Stopping the Spread: How Blame Attributions Drive Customer-to-Customer Misbehavior Contagion and What Frontline Employees Can Do to Curb It
通过在线和现场实验,研究发现顾客对一线员工的责备会加剧顾客间不当行为的传染,而对肇事者的责备则能逆转传染,为一线员工提供了具体干预策略。
Service encounters nowadays are increasingly characterized by customer-to-customer (C2C) interactions where customers regularly become targets of other customers' misbehavior. Although previous research provides initial evidence of the contagiousness of such C2C misbehavior, it remains unclear whether, how, and why C2C misbehavior spreads when frontline employees (FLEs) are involved and what FLEs can do to curb it.

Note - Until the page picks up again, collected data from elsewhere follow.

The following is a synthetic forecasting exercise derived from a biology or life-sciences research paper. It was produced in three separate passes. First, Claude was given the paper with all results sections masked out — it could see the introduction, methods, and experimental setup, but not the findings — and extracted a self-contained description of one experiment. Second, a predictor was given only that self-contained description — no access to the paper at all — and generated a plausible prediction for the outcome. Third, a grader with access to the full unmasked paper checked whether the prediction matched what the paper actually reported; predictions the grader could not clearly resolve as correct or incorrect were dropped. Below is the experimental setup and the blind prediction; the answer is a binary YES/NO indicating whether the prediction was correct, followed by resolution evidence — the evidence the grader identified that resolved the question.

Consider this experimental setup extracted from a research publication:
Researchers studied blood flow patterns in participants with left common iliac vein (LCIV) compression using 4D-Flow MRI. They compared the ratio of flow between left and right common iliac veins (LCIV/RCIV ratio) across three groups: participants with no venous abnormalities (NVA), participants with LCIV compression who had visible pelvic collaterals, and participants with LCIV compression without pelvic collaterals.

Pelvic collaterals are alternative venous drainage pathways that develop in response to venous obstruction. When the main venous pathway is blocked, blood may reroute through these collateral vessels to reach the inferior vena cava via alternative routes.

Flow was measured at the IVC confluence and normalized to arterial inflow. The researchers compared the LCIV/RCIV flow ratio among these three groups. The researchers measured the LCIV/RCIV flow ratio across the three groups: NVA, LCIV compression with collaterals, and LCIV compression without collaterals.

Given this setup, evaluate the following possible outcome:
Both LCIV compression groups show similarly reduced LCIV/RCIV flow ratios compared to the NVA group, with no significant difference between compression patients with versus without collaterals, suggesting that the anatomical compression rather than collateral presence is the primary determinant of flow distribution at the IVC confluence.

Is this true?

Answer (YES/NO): NO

Two online and one field experiment in the context of co-working and transportation services reveal that FLE-directed blame attributions drive the spread of C2C misbehavior while perpetrator-directed blame attributions reverse it. These blame attributions are greater the more severely customers judge other customers' misbehavior. Findings further rule out alternative contagion mechanisms (social norms and emotional contagion) and show that contagion spills over to C2C misbehavior unrelated to the initial transgression. By specifying how contagion unfolds and by explicating the central role blame attributions play in C2C misbehavior contagion, this research uncovers its social dynamics, thus extending existing theory on customer misbehavior and attribution theory in multi-actor settings. Managerially, this research provides FLEs with explicit guidance on what they should do (personalized FLE interventions delivered either in person or remotely) and avoid doing (disapproving looks, FLE service recovery) when faced with C2C misbehavior.